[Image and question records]
◇ ◇ ◇ ◇ ◇
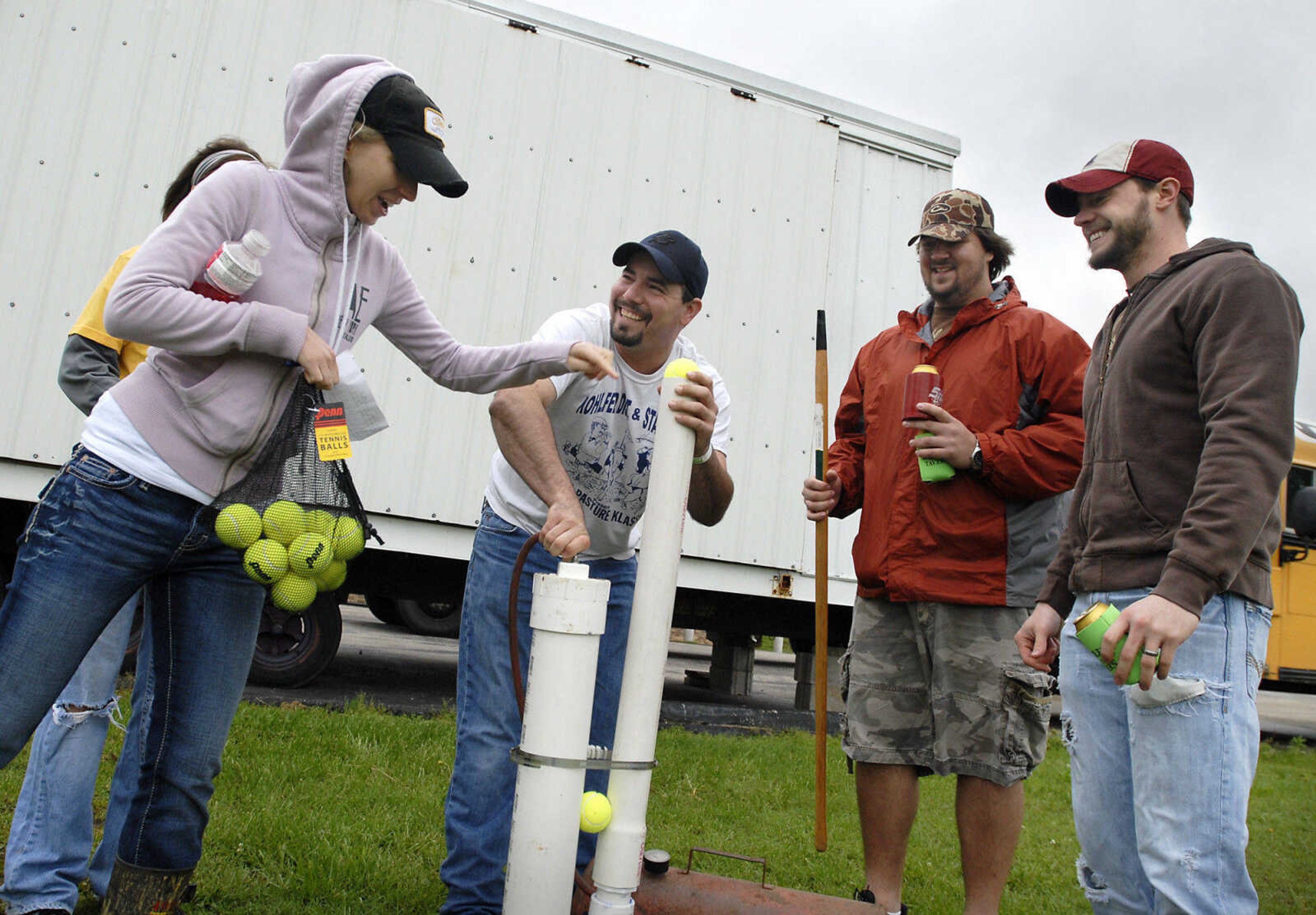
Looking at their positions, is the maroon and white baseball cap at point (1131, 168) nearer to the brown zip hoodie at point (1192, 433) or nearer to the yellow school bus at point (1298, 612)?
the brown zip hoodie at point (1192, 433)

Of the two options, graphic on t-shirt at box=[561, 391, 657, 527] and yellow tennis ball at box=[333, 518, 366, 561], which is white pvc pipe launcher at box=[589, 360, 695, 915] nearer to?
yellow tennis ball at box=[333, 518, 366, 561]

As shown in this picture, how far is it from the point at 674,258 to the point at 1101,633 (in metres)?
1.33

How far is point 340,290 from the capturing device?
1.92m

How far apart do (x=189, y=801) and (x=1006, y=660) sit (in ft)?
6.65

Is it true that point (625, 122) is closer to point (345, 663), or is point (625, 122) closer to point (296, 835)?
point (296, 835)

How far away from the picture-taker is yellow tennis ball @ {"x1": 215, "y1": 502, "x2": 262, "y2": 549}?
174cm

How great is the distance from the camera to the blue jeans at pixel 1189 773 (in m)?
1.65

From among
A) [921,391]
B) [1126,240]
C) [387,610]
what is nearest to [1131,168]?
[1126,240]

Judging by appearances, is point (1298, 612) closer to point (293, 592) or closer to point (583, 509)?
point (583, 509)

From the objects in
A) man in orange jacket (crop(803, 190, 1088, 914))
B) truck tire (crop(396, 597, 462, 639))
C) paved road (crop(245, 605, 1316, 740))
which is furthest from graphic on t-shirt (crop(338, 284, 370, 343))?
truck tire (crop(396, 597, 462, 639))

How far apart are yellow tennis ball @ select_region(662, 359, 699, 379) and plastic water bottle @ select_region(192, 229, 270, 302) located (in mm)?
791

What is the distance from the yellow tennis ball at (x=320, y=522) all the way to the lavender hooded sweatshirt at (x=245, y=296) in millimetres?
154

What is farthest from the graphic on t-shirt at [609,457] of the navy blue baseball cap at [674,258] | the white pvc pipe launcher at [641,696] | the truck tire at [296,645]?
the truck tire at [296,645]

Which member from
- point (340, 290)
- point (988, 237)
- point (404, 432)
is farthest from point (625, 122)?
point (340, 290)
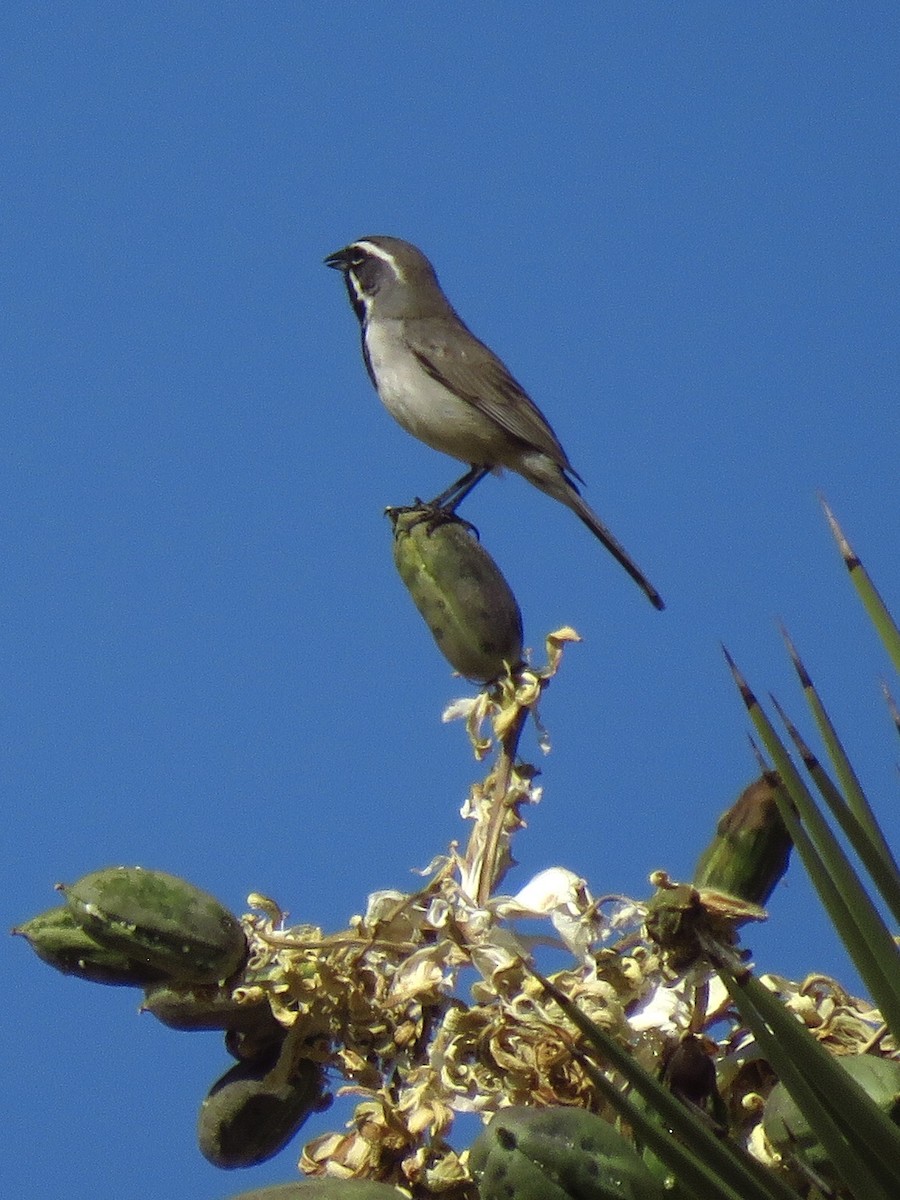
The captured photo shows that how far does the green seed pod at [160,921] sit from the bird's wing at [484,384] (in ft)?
◇ ◇ ◇ ◇ ◇
REQUIREMENT:
The records above should be reproduced exactly, with no pictures included.

IN RESPONSE:
Looking at their positions, is the maroon and white baseball cap at point (1131, 168) nearer to the brown zip hoodie at point (1192, 433) or nearer to the yellow school bus at point (1298, 612)?
the brown zip hoodie at point (1192, 433)

Of the two options, graphic on t-shirt at box=[561, 391, 657, 527] and yellow tennis ball at box=[333, 518, 366, 561], which is white pvc pipe launcher at box=[589, 360, 695, 915] nearer to?
yellow tennis ball at box=[333, 518, 366, 561]

As shown in this picture, how far is it from the point at 674,258 to the point at 1101,633 (in metres)?
1.33

How far is point 340,290 from the capturing device?
1.92m

How far apart do (x=189, y=801) and (x=1006, y=660) sit (in ft)?
6.65

Is it true that point (625, 122) is closer to point (345, 663), or is point (625, 122) closer to point (296, 835)?
point (296, 835)

How far away from the picture-taker is yellow tennis ball @ {"x1": 215, "y1": 502, "x2": 262, "y2": 549}?
174cm

How great is the distance from the camera to the blue jeans at pixel 1189 773 (in m)?
1.65

From among
A) [921,391]
B) [1126,240]
C) [387,610]
what is nearest to [1131,168]?
[1126,240]

Judging by appearances, is point (1298, 612) closer to point (293, 592) or closer to point (583, 509)?
point (583, 509)

From the objects in
A) man in orange jacket (crop(803, 190, 1088, 914))
B) truck tire (crop(396, 597, 462, 639))
C) paved road (crop(245, 605, 1316, 740))
which is furthest from graphic on t-shirt (crop(338, 284, 370, 343))?
truck tire (crop(396, 597, 462, 639))

How far apart are yellow tennis ball @ select_region(662, 359, 699, 379) and plastic water bottle @ select_region(192, 229, 270, 302) located (in mm)?
791

What is the distance from the yellow tennis ball at (x=320, y=522) all the way to the lavender hooded sweatshirt at (x=245, y=296) in millimetres?
154

What is farthest from the graphic on t-shirt at [609,457] of the navy blue baseball cap at [674,258] | the white pvc pipe launcher at [641,696] | the truck tire at [296,645]?
the truck tire at [296,645]

Which member from
- point (340, 290)
- point (988, 237)
- point (404, 432)
is farthest from point (625, 122)?
point (340, 290)
The captured photo shows that how far does the green seed pod at [160,921] sit from the bird's wing at [484,384] (in ft)?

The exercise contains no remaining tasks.